Bag discriminating conduct is beaten again in a kind of application based on keyword context frequency matrix, it is applied to Android system, first correspond to process with program file, obtain smali code file then to smali code process, extract operator sequence, statistics key word information, each certain types of key word is constructed context-sensitive feature tlv triple and generates eigenmatrix based on context frequency, the eigenmatrix of application program is contrasted two-by-two, obtains the similarity of two application programs according to similar matrixes degree.Finally combine the contents such as author information and judge whether to beat again between application program bag relation.The technical scheme provided by the present invention, can differentiate with the Android application program of counterweight packing, avoid simultaneously and whole application program carries out the overhead that huge character string Hash processes;It is independent of original document binary code order;By the size of limited features matrix, reduce space expense;Improve Android application program and beat again the execution efficiency that bag differentiates.

Description

Bag discriminating conduct is beaten again in a kind of application based on keyword context frequency matrix
Technical field
The present invention relates to a kind of application based on keyword context frequency matrix and beat again bag discriminating conduct, be specifically related to a kind of in peace Under Zhuo Pingtai, utilize application code key word frequency matrix, identify that the processing method of bag is beaten again in application.
Background technology
Android (Android) system is that Google develops and promotes, freedom based on Linux and the operation system of open source code System, is mainly used for mobile device, such as smart mobile phone or panel computer.Android system is that current world market share is maximum Cell phone operating system, the data from official show, the application program on Android system alreadys more than 975,000.
Generally, Android system application program is developed by third party developer and issues, and this just brings a problem, i.e. application to beat again Bag.Application is beaten again bag and is referred to, some developer seizes, by different channels, the application that other developers issue, by decompiling, The technology such as binary code pitching pile, existing application is modified (such as implant malicious code, revise developer's information, Amendment authority, cracks etc. protected content), then repack, issue.This has just caused about copyright, safety, writes Weigh, secret protection, the problems such as malicious code implantation.
Silvio Cesare and Yang Xiang summarizes some in " Software Similarity and Classification " book About software similarity and the solution of cluster analysis: such as by string analysis, code text is carried out similarity-rough set, And then draw the information of software similarity;And by code word frequency is added up, according to statistical result comparison software similarity. But these solutions do not consider the special circumstances that mobile platform application is relevant.

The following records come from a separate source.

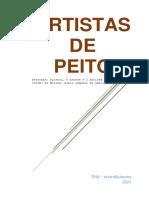 ARTISTAS DE PEITO
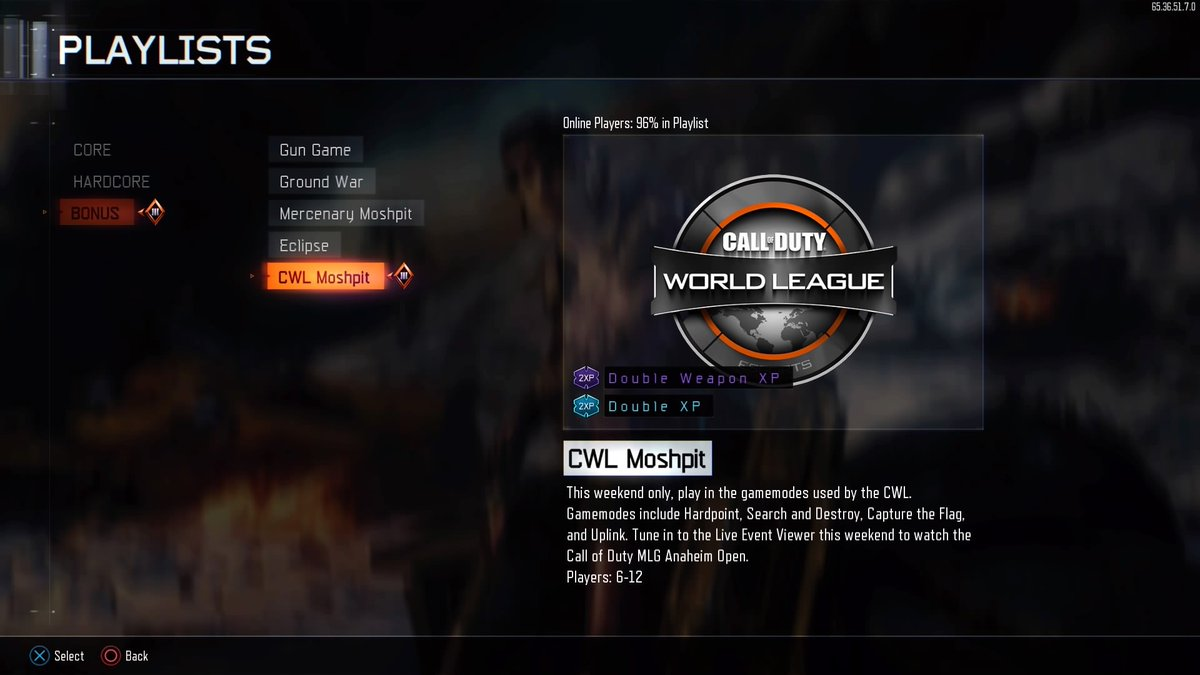 Call of duty 4 matchmaking
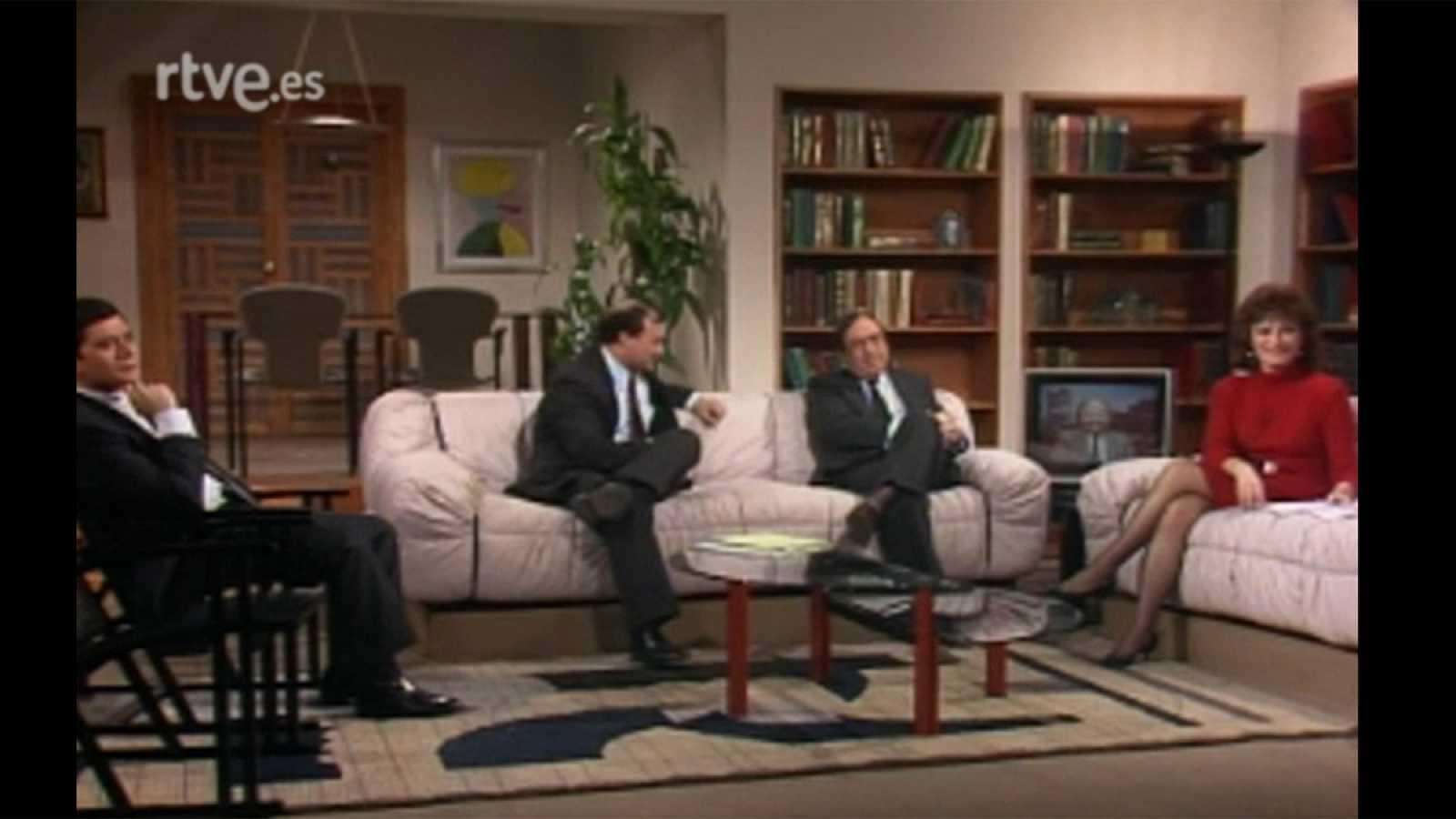 """Buenos días"", el primer programa de TVE de programación matinal"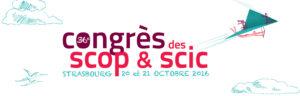 Congres2016_Header_Scop_Scic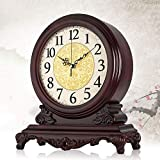 Reloj de mesa de escritorio, relojes de chimenea clásicos Relojes de adorno analógico de madera Relojes de escritorio y estante de cuarzo de pie antiguo clásico sin tictac Regalo (38 * 34 cm)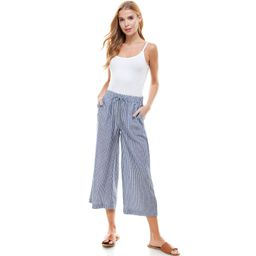 T&S by Thread & Supply Women's Wide Leg Crop Pants | Sam's Club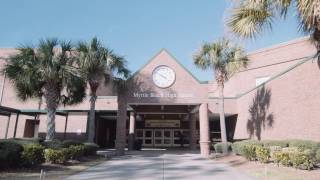 Horry County Schools List Of Schools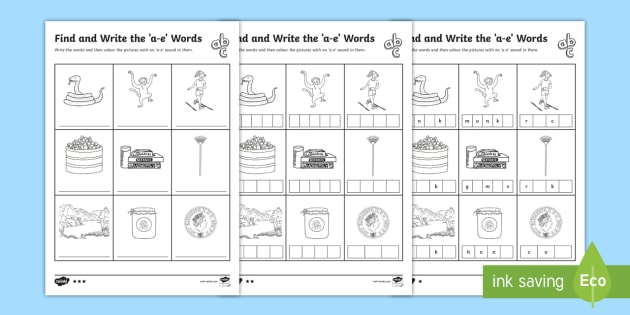 Find And Write The A E Words Differentiated Worksheet   Activity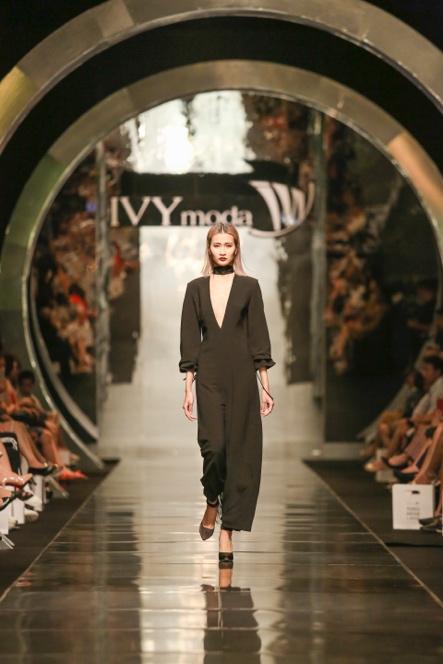 Luôn đi đầu các trào lưu xu hướng, IVY moda tấn công thị trường quốc tế trong thời gian gần - Ảnh 3.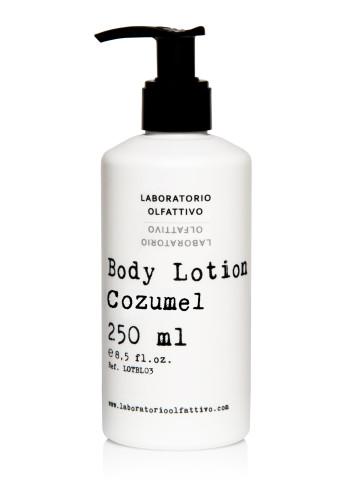 Body Lotion Cozumel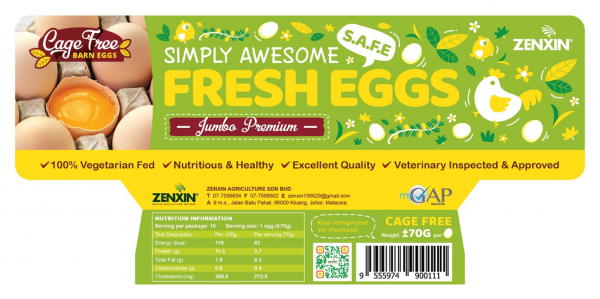 Cage Free Simply Awesome Fresh Eggs Premium Egg Products Johor, Malaysia, Kluang Supplier, Suppliers, Supply, Supplies   Zenxin Agriculture Sdn. Bhd.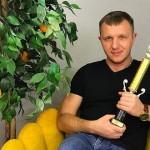На проект вернулся Илья Яббаров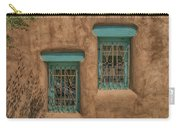 Pueblo Windows Nm Horizontal Img_8336 Carry-all Pouch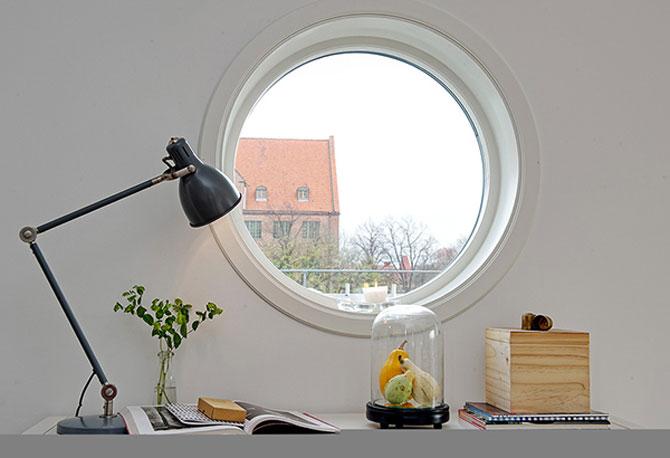 59 mp de eleganta simpla in Suedia - Poza 9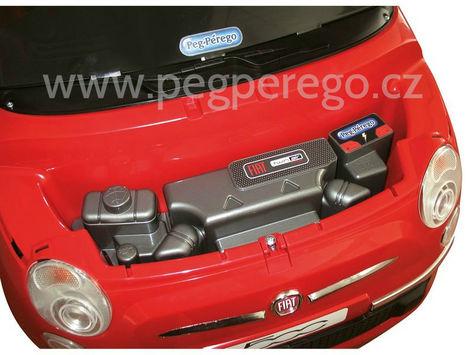Fiat 500 6V červený 3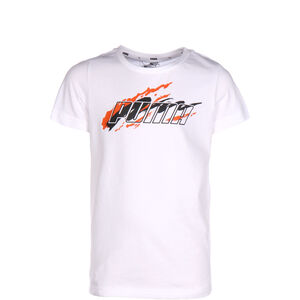Alpha Holiday T-Shirt Kinder, weiß, zoom bei OUTFITTER Online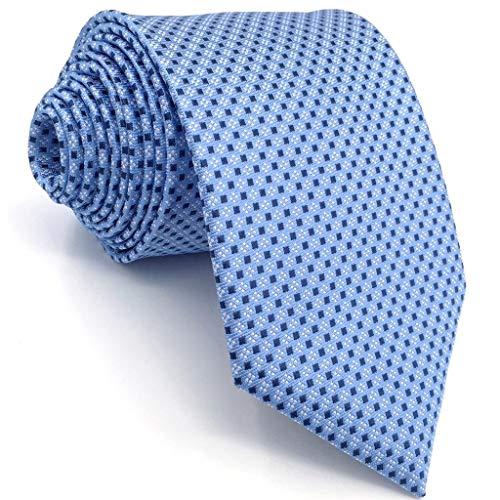 Shlax&Wing Mens Ties Blue Dots Business Necktie Silk Suit For Men Skinny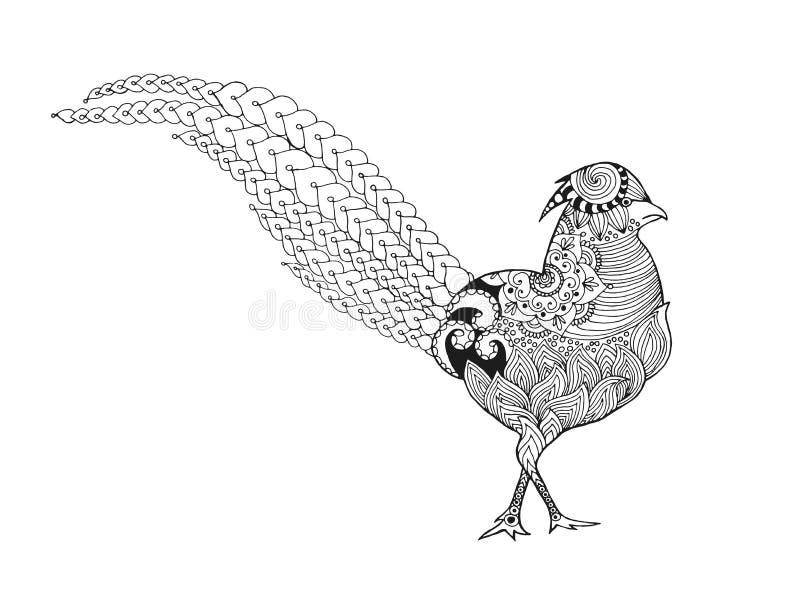 Zentangle estilizou o faisão ilustração stock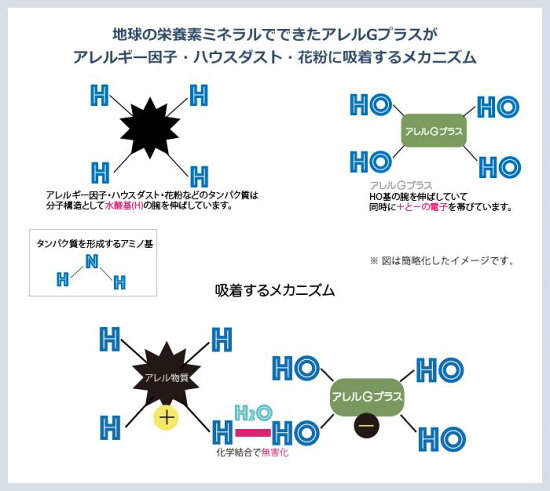 地球の栄養素ミネラルでできたアレルGプラスがアレルギー因子・ハウスダスト・花粉に吸着するメカニズム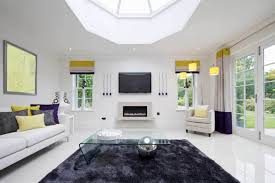 home interior ideas pictures decorating ideas for living room with white walls home interior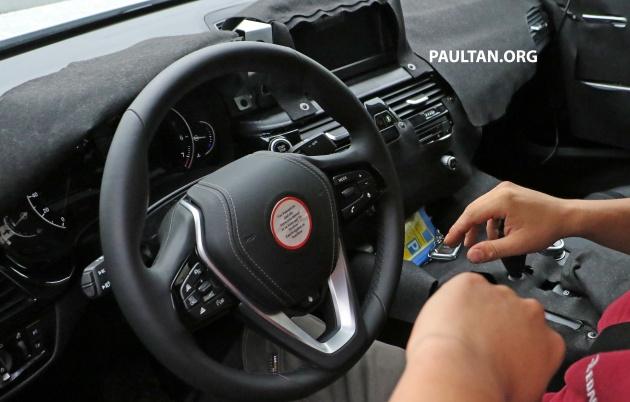 G32 BMW 5 Series GT spyshots 7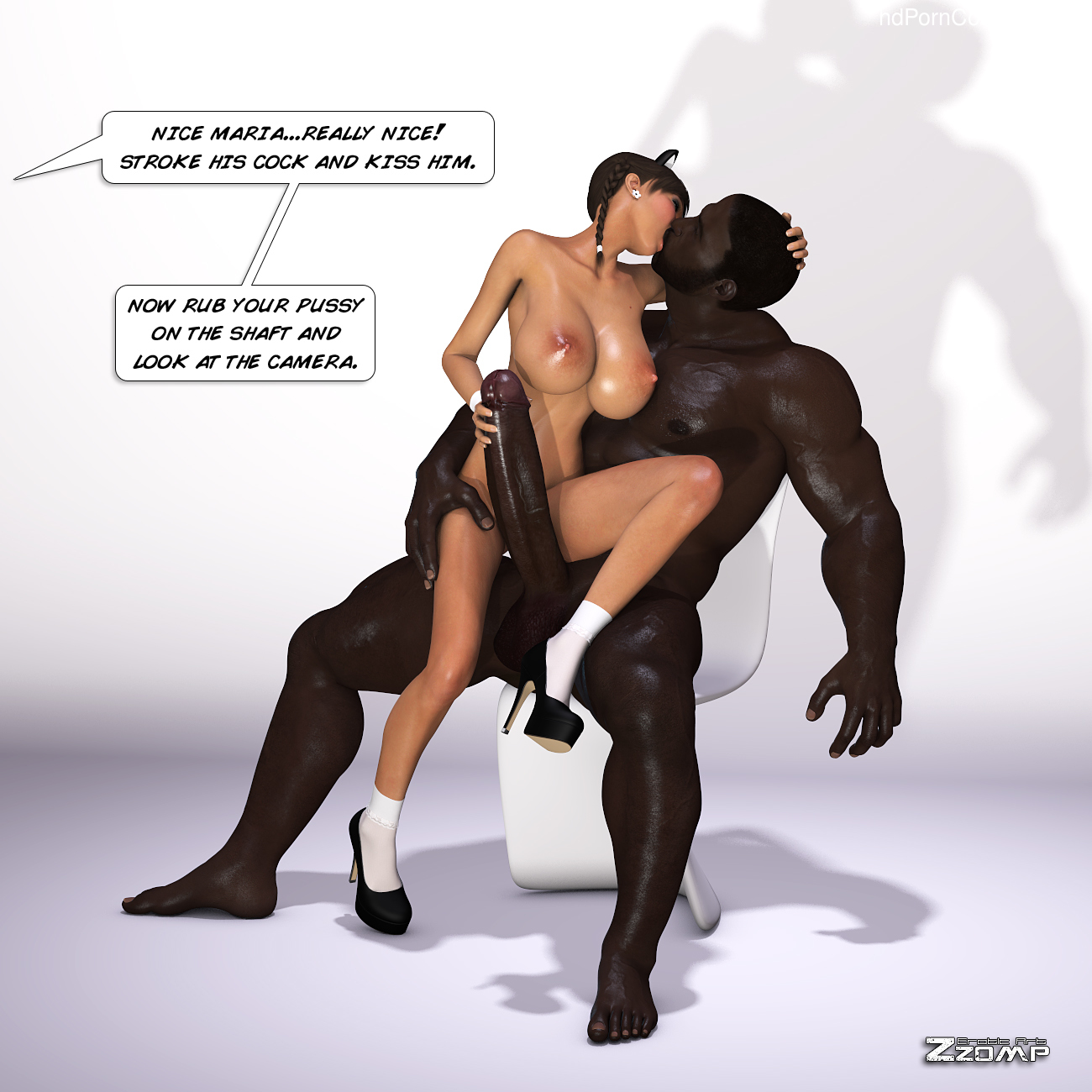 Zzomp – Maria First Interracial Scene32 free sex comic
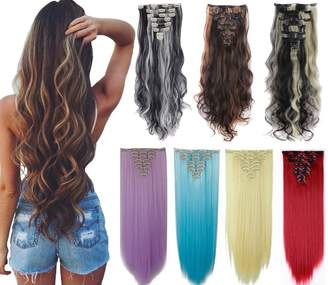 styling/ DODOING 8Pcs 18 Clips 17-26 inch Curly Straight Full Head Clip in on Hair Extensions Women Lady Hairpiece, Dark Brown to Ginger Brown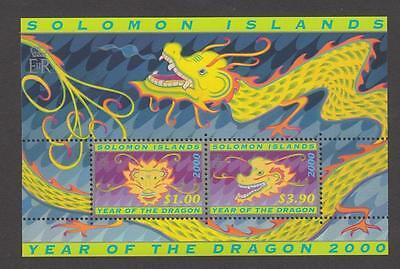 2000 Solomon Islands Stamps - Year of the Dragon Minisheet - MNH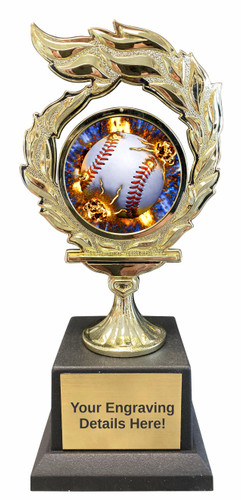Baseball Flame Trophy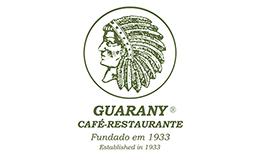 guarani-logo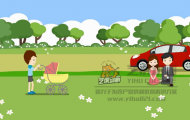 智能风控-兴业银行动画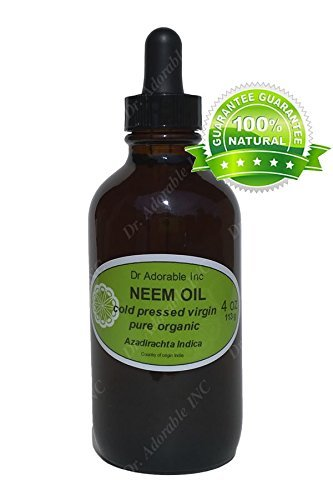 neem-oil-for-skin-and-hair-4-oz-amber-glass-bottle-with-glass-dropper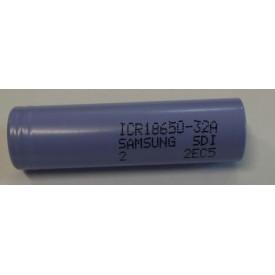 ICR18650-A3.2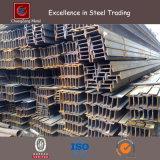 Barra d'acciaio saldata laminata a caldo per strutturale (CZ-A19)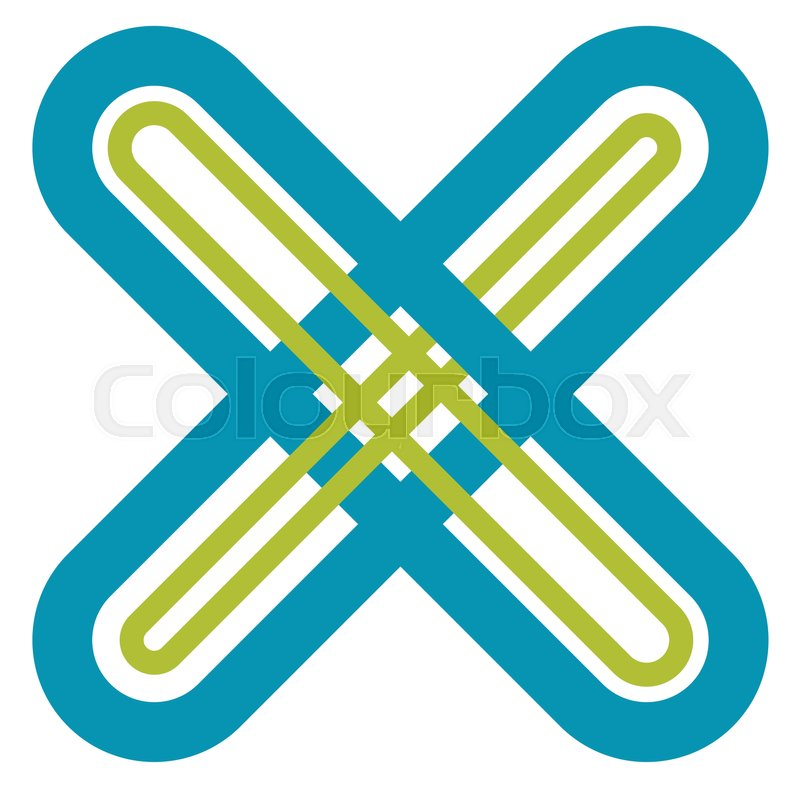 Abstract Cross X Shape Letter Symbol With Intersecting Lines With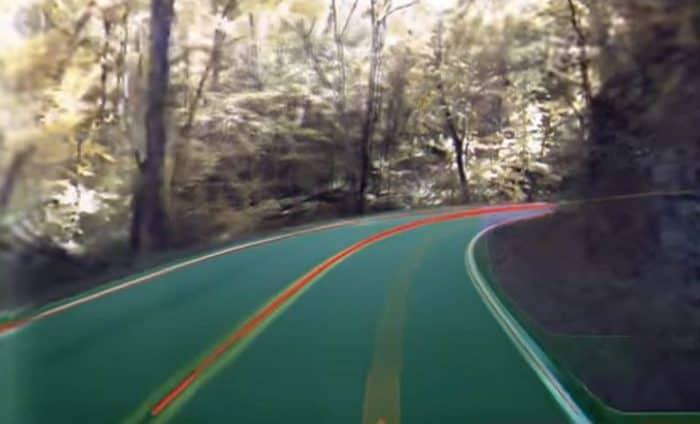 Amazing 360 Video of Tesla Autopilot Cameras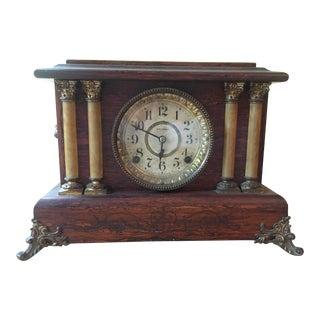 Antique Seth Thomas Four Column Mantel Clock For Sale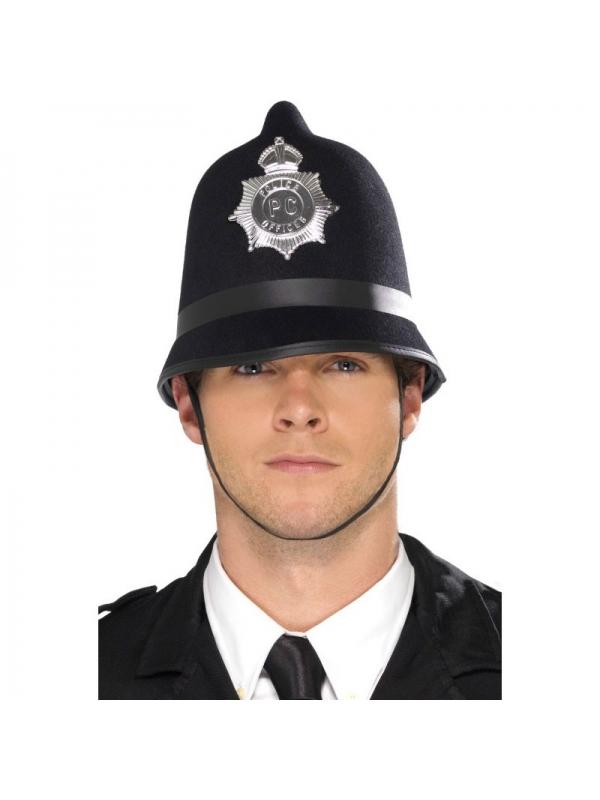Chapeau policeman   Accessoires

2012, American South University of California Wu Zhou, Yajin Zhou et al. proposed another kind of solution (CODASPY ' 12 Paper): utilize and obscure salted hash Salted, extract application features, then utilize the fingerprint obscuring Hash generation application, then use Roll salted hash Salted, fingerprint is generated as a characteristic vector, by the characteristic vector similarity-rough set of two application, it is judged that be Bag problem beaten again by the no software that exists.The method needs to be analyzed all codes, complicated poor efficiency, and relies on code text order, Cannot process by inserting dead code, Code obfuscation, function renaming, change the feelings that code is modified by code sequence etc. Condition.
Summary of the invention
It is an object of the invention to provide a kind of new method so that in less expense, very fast time, to the some Androids provided Application program carries out pretreatment, obtains an eigenmatrix based on keyword context frequency, by the meter to similar matrixes degree Calculating, cluster, which obtains in these Android application programs is the information beating again bag application.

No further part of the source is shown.